WHAT TO PRODUCE: Turn the records, from the line containing "Looking at this scene, would" through the end of the records, into a numbered list with blank lines left out.

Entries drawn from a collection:

'''

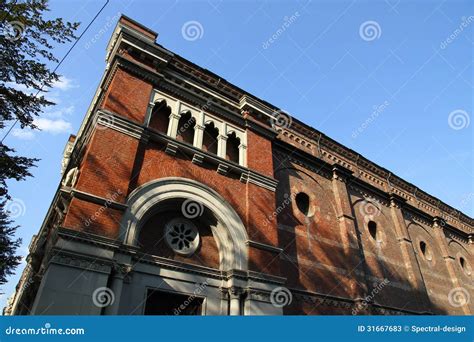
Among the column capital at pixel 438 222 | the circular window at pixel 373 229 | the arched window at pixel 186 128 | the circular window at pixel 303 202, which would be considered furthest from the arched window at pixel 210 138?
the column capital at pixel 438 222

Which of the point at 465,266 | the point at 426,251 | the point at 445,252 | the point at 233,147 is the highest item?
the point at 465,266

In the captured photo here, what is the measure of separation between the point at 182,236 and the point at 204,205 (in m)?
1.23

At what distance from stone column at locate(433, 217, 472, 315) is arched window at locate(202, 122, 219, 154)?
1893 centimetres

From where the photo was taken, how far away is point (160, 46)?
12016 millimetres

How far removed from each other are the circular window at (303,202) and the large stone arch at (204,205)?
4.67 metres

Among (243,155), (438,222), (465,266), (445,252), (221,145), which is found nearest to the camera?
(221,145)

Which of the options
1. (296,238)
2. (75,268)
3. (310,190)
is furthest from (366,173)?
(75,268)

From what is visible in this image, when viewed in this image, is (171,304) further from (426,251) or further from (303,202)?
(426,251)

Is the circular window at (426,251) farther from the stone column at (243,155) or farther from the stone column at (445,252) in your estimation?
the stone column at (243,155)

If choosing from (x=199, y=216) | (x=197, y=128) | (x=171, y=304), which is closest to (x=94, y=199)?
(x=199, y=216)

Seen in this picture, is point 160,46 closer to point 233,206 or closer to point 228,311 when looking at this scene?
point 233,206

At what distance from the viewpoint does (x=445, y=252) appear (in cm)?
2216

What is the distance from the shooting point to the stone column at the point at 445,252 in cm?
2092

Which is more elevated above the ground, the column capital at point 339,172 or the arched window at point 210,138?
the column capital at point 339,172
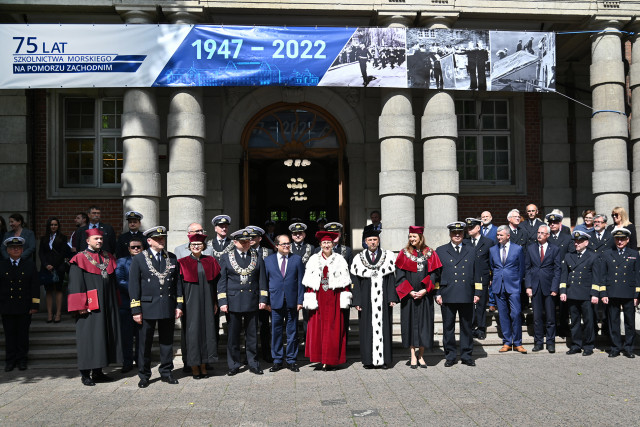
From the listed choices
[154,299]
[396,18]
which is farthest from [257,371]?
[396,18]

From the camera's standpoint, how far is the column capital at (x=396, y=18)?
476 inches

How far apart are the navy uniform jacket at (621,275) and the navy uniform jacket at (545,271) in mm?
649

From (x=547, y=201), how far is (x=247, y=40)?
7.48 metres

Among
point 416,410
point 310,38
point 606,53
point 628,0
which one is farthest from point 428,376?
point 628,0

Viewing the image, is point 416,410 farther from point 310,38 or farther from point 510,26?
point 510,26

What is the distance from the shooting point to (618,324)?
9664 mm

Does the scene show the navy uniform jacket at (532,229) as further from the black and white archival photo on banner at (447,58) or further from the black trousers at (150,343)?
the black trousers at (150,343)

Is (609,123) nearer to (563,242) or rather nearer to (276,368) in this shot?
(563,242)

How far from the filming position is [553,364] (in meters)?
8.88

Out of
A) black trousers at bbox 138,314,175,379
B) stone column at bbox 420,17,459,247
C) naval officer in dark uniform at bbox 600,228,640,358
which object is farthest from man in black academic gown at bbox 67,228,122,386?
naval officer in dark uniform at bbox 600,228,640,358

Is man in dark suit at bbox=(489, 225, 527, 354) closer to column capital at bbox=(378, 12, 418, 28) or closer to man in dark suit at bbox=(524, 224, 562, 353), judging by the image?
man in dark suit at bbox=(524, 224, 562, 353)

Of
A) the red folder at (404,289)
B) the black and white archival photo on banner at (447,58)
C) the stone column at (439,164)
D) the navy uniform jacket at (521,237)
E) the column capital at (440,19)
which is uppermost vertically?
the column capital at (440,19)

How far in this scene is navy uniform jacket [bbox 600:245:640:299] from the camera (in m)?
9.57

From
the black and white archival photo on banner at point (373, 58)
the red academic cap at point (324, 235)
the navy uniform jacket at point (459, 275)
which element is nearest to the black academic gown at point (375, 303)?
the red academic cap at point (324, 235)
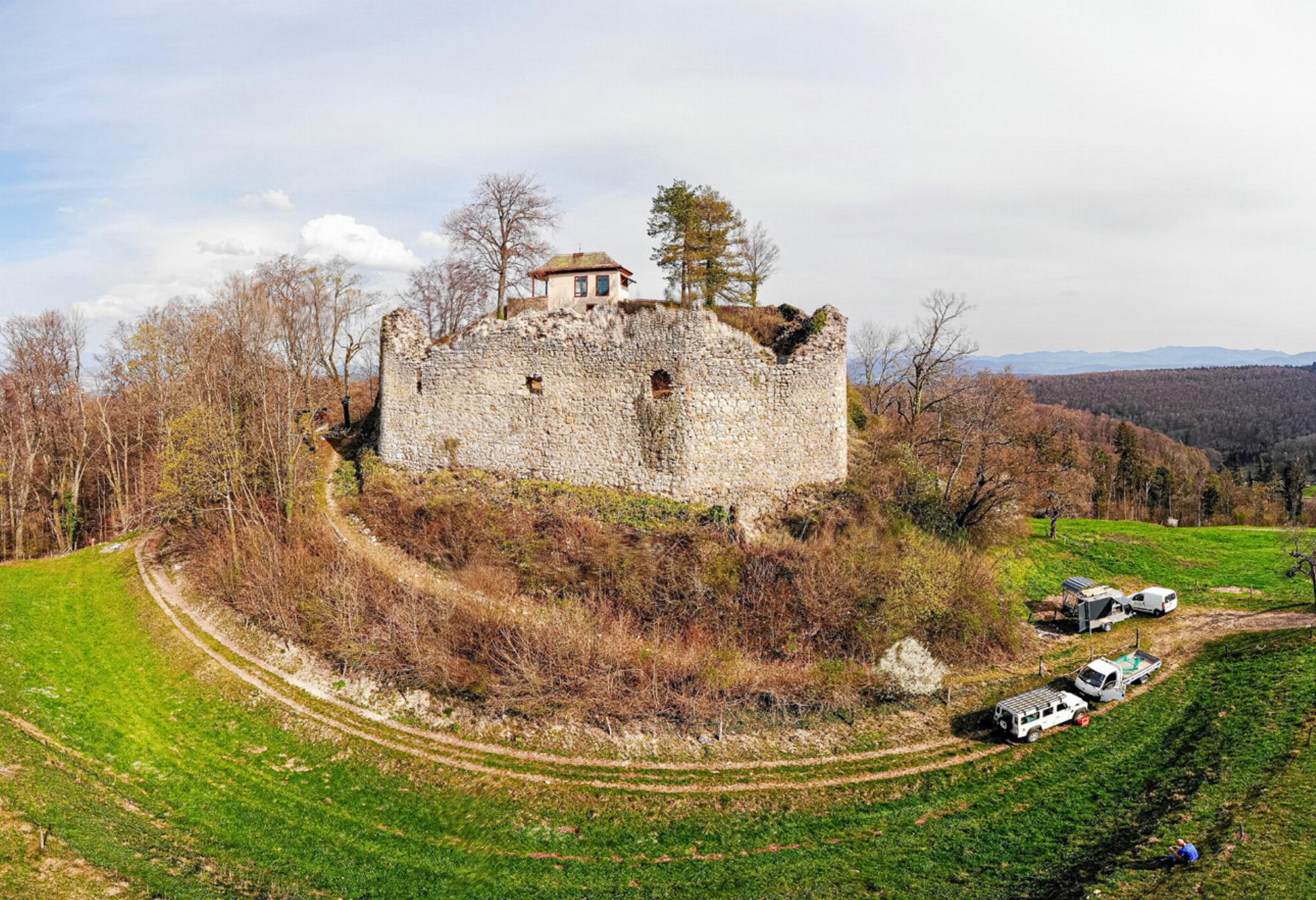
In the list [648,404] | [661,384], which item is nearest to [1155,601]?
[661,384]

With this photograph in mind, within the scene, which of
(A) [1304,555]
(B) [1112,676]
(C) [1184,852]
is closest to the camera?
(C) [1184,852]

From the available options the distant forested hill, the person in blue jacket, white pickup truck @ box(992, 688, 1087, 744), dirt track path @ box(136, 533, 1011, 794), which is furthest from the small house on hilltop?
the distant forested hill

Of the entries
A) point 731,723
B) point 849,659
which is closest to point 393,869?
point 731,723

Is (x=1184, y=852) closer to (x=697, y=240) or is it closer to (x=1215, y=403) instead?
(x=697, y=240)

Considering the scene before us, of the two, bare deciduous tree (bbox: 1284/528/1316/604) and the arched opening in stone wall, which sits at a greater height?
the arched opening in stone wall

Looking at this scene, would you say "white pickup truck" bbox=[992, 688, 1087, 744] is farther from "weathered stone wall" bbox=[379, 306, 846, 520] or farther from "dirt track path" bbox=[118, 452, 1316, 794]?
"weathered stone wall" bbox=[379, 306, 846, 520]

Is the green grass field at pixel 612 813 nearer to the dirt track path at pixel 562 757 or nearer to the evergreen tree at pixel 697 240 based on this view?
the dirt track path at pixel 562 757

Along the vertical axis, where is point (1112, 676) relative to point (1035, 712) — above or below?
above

'''

ANSWER TO THE EXERCISE:
1. Looking at this scene, would you say "white pickup truck" bbox=[992, 688, 1087, 744] is farther from "weathered stone wall" bbox=[379, 306, 846, 520] or farther from "dirt track path" bbox=[118, 452, 1316, 794]?
2. "weathered stone wall" bbox=[379, 306, 846, 520]
3. Is the green grass field at pixel 612 813 nearer to the dirt track path at pixel 562 757 or nearer to the evergreen tree at pixel 697 240 based on this view?
4. the dirt track path at pixel 562 757
5. Along the vertical axis, where is point (1112, 676) relative to point (1035, 712) — above or below?
6. above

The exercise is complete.